=== ASSIGNED TASK ===
From the first line to the last, copy the material word for word; pictures stay out.

=== INFORMATION ===

Content starts

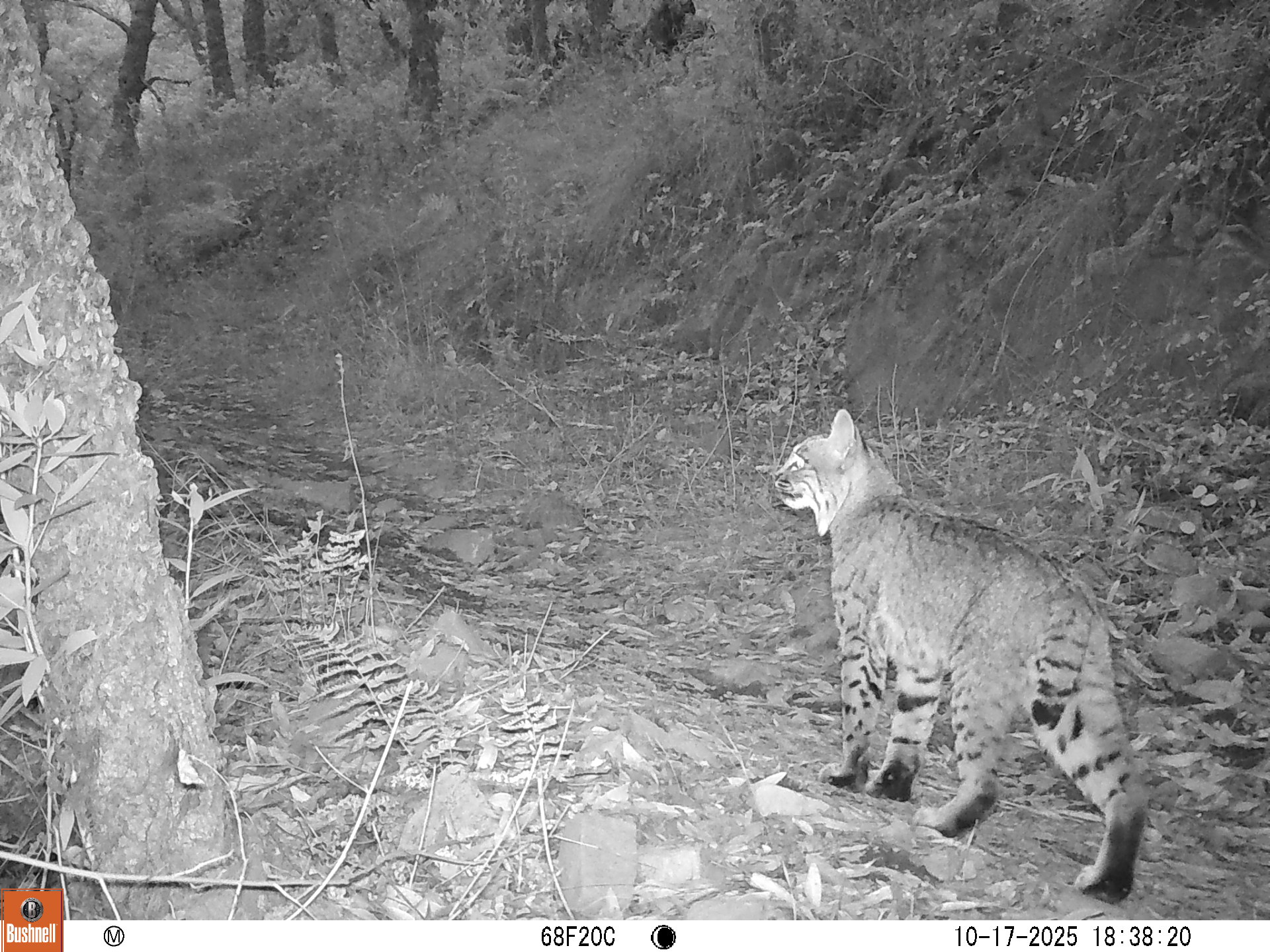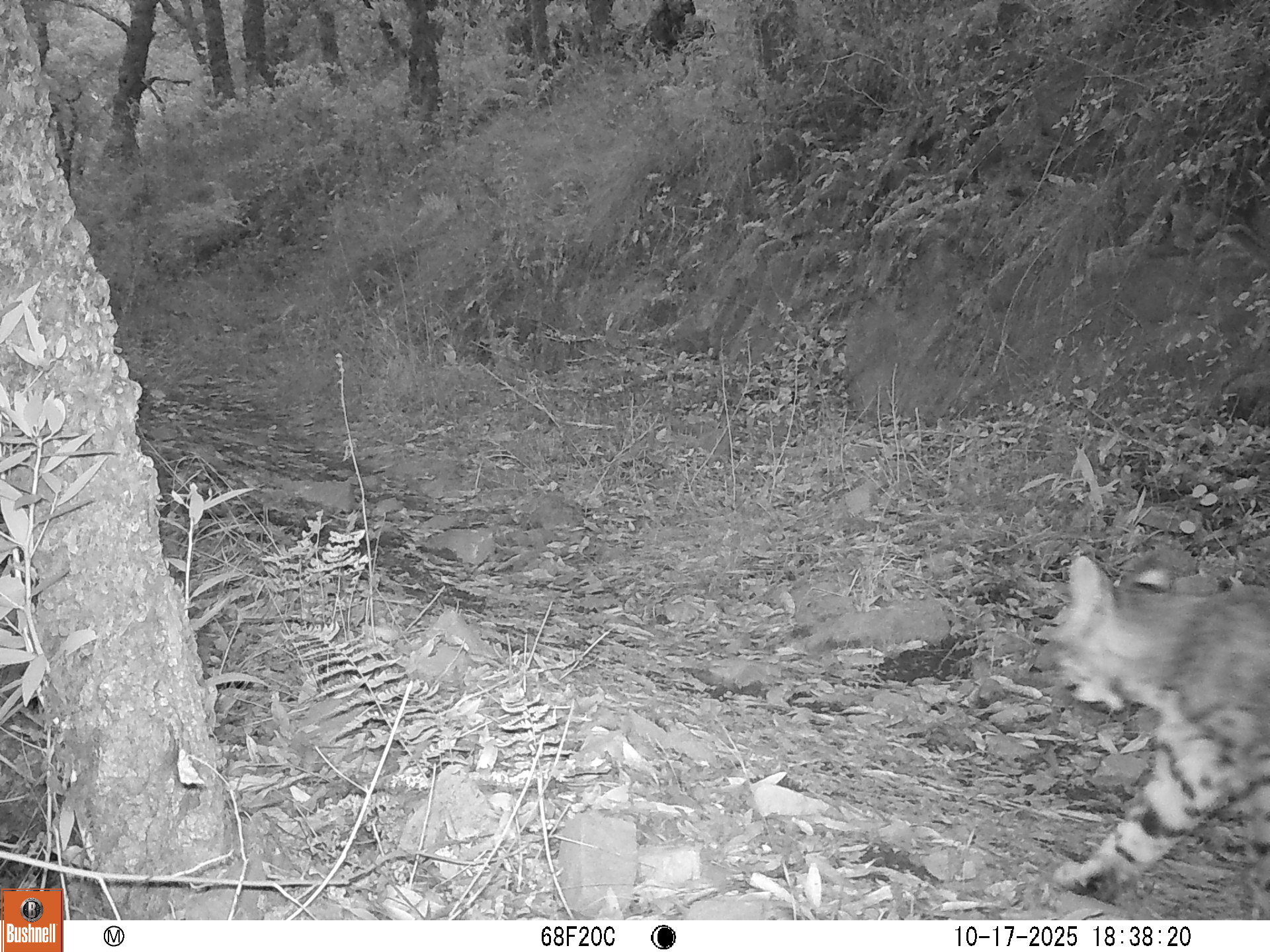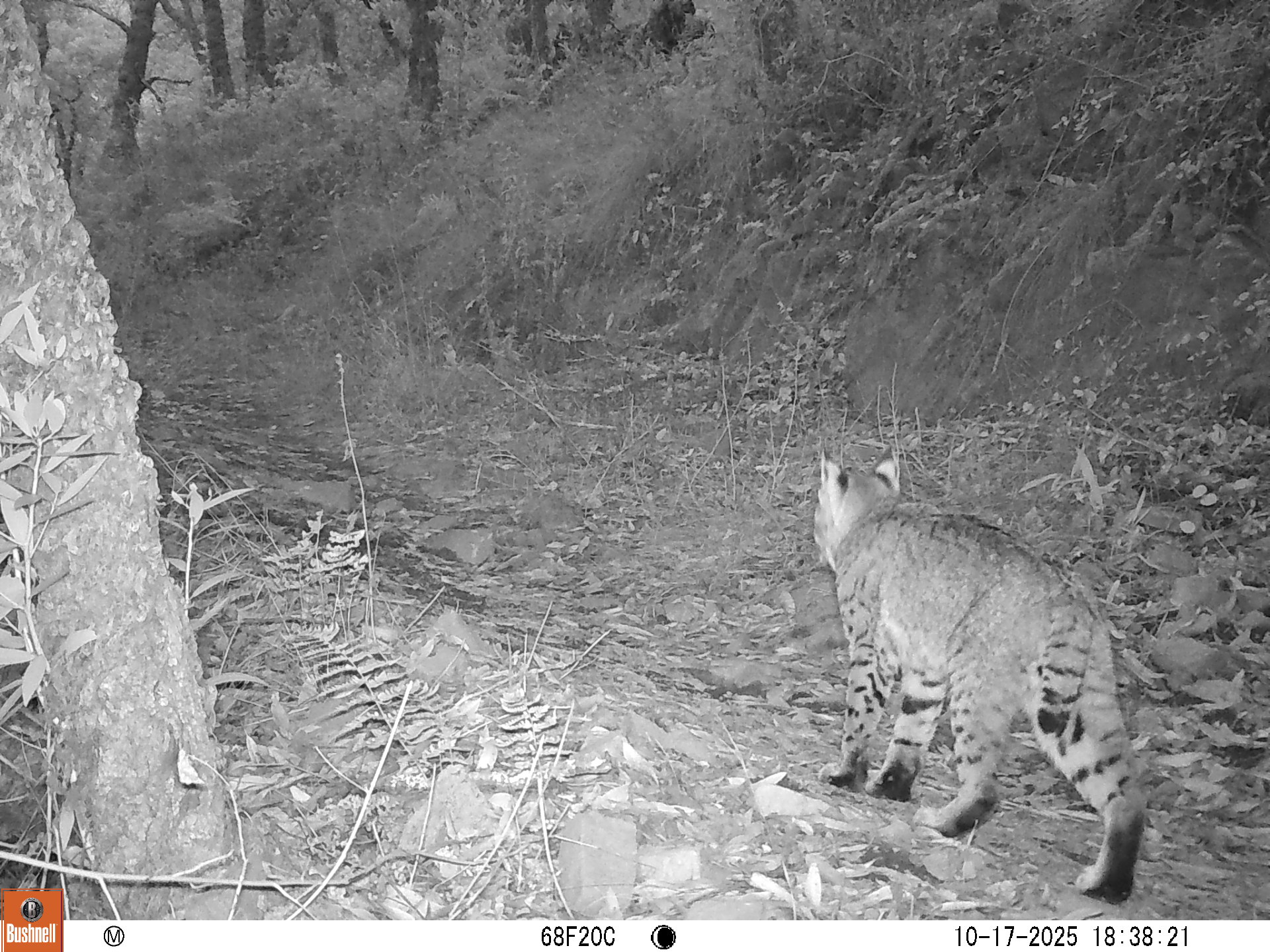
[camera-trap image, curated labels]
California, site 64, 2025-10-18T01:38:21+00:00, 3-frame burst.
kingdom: Animalia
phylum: Chordata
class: Mammalia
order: Carnivora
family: Felidae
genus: Lynx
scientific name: Lynx rufus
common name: bobcat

Content ends

=== SOLUTION BELOW ===
[camera-trap image, curated labels]
California, site 64, 2025-10-18T01:38:21+00:00, 3-frame burst.
kingdom: Animalia
phylum: Chordata
class: Mammalia
order: Carnivora
family: Felidae
genus: Lynx
scientific name: Lynx rufus
common name: bobcat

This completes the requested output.